I sindacati minacciano lo sciopero generale, il numero uno di Confindustria Boccia: "Perderemo 100 miliardi al mese"

Piazza Affari e le altre Borse Ue pagano dazio in avvio di ottava complici soprattutto le cattive notizie in arrivo da oltreoceano con il mancato accordo al Congresso USA per il pacchetto di stimolo anti-Covid-19. A Milano l'indice Ftse Mib amplia le perdite e segna un calo del 3,6% a 15.164 punti, peggio fanno il Dax (-4,6%) e le Borse di Londra e Parigi con cali di oltre il 4%. Wall Street che rischia di inaugurare la quinta settimana di panico da Covid-19 con un nuovo brusco calo. I futures USA segnano forti cali con quello sull'S&P 500 a oltre -4% sotto quota 2.200 punti.

In risalita lo spread  tra Btp e Bund che ha aperto a 201 punti con il rendimento del decennale italiano all'1,64%.

L'avvio difficile per Piazza Affari ha visto diversi titoli bloccati in avvio per eccesso di ribasso sul prezzo di controllo. Atlantia scende del 6,7% dopo il balzo di quasi il 20 per cento di venerdì. Tra le banche cali di oltre il 4% per le big Unicredit e Intesa Sanpaolo. Tra i peggiori nella prima ora di contrattazioni ci sono anche i titoli oil con il petrolio tornato a cadere: Eni cede il 3,6% in area 7 euro, oltre -3% anche per Saipem e Tenaris.In forte affanno la galassia Agnelli: -5,7% per FCA a 5,78 euro, -6,4% Exor.
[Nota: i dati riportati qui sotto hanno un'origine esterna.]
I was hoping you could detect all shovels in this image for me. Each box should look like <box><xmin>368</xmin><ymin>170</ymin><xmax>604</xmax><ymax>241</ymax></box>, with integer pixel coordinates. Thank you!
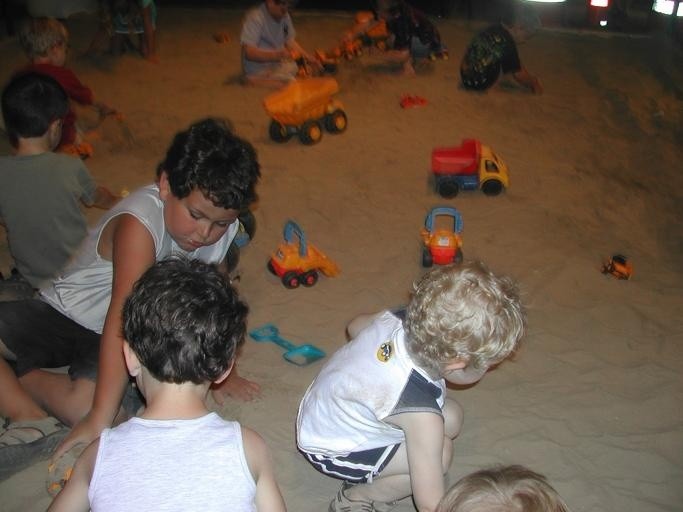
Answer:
<box><xmin>249</xmin><ymin>324</ymin><xmax>326</xmax><ymax>366</ymax></box>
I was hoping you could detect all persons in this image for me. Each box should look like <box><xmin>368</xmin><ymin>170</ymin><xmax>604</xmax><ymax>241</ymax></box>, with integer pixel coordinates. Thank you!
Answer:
<box><xmin>238</xmin><ymin>0</ymin><xmax>309</xmax><ymax>84</ymax></box>
<box><xmin>460</xmin><ymin>3</ymin><xmax>544</xmax><ymax>94</ymax></box>
<box><xmin>47</xmin><ymin>253</ymin><xmax>288</xmax><ymax>512</ymax></box>
<box><xmin>15</xmin><ymin>16</ymin><xmax>117</xmax><ymax>147</ymax></box>
<box><xmin>0</xmin><ymin>72</ymin><xmax>124</xmax><ymax>290</ymax></box>
<box><xmin>436</xmin><ymin>465</ymin><xmax>569</xmax><ymax>512</ymax></box>
<box><xmin>295</xmin><ymin>258</ymin><xmax>527</xmax><ymax>512</ymax></box>
<box><xmin>0</xmin><ymin>116</ymin><xmax>263</xmax><ymax>466</ymax></box>
<box><xmin>88</xmin><ymin>0</ymin><xmax>158</xmax><ymax>57</ymax></box>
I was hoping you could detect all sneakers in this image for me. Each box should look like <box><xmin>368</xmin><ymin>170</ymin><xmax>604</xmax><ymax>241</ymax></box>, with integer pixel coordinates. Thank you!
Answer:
<box><xmin>0</xmin><ymin>417</ymin><xmax>69</xmax><ymax>480</ymax></box>
<box><xmin>328</xmin><ymin>482</ymin><xmax>376</xmax><ymax>512</ymax></box>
Maglia nera al momento CNH che cede oltre il 9%.

SINDACATI: PRONTI A SCIOPERO GENERALE

 "Cgil, Cisl e Uil invitano categorie e Rsu, appartenenti ai settori aggiunti nello schema del decreto che non rispondono alle caratteristiche di attività essenziali a mettere in campo iniziative di lotta e mobilitazione fino alla proclamazione dello sciopero generale". Lo si legge in un tweet della Cisl.
Arriva anche la replica di Confindustria: "I sindacati dicono che sono pronti allo sciopero generale? Non capisco su cosa. Chiedo di guardare alle cose con grande buon senso e il mio appello è di passare dagli interessi alle esigenze, lavoriamo insieme a loro per condividere l'obiettivo di quel decreto. Dobbiamo fare tutto quello che c'è da fare per garantire le filiere essenziali e poi pensare a fare tutto quello che serve perché le altre non chiudano definitivamente. E' nell'interesse del Paese" ha detto in un'intervista a Radio Capital il presidente di Confindustria Vincenzo Boccia. Che sulla crisi ha parlato di numeri:  "Se il Pil e' di 1800 miliardi all'anno vuol dire che produciamo 150 miliardi al mese, se chiudiamo il 70% delle attivita' vuol dire che perdiamo 100 miliardi ogni 30 giorni".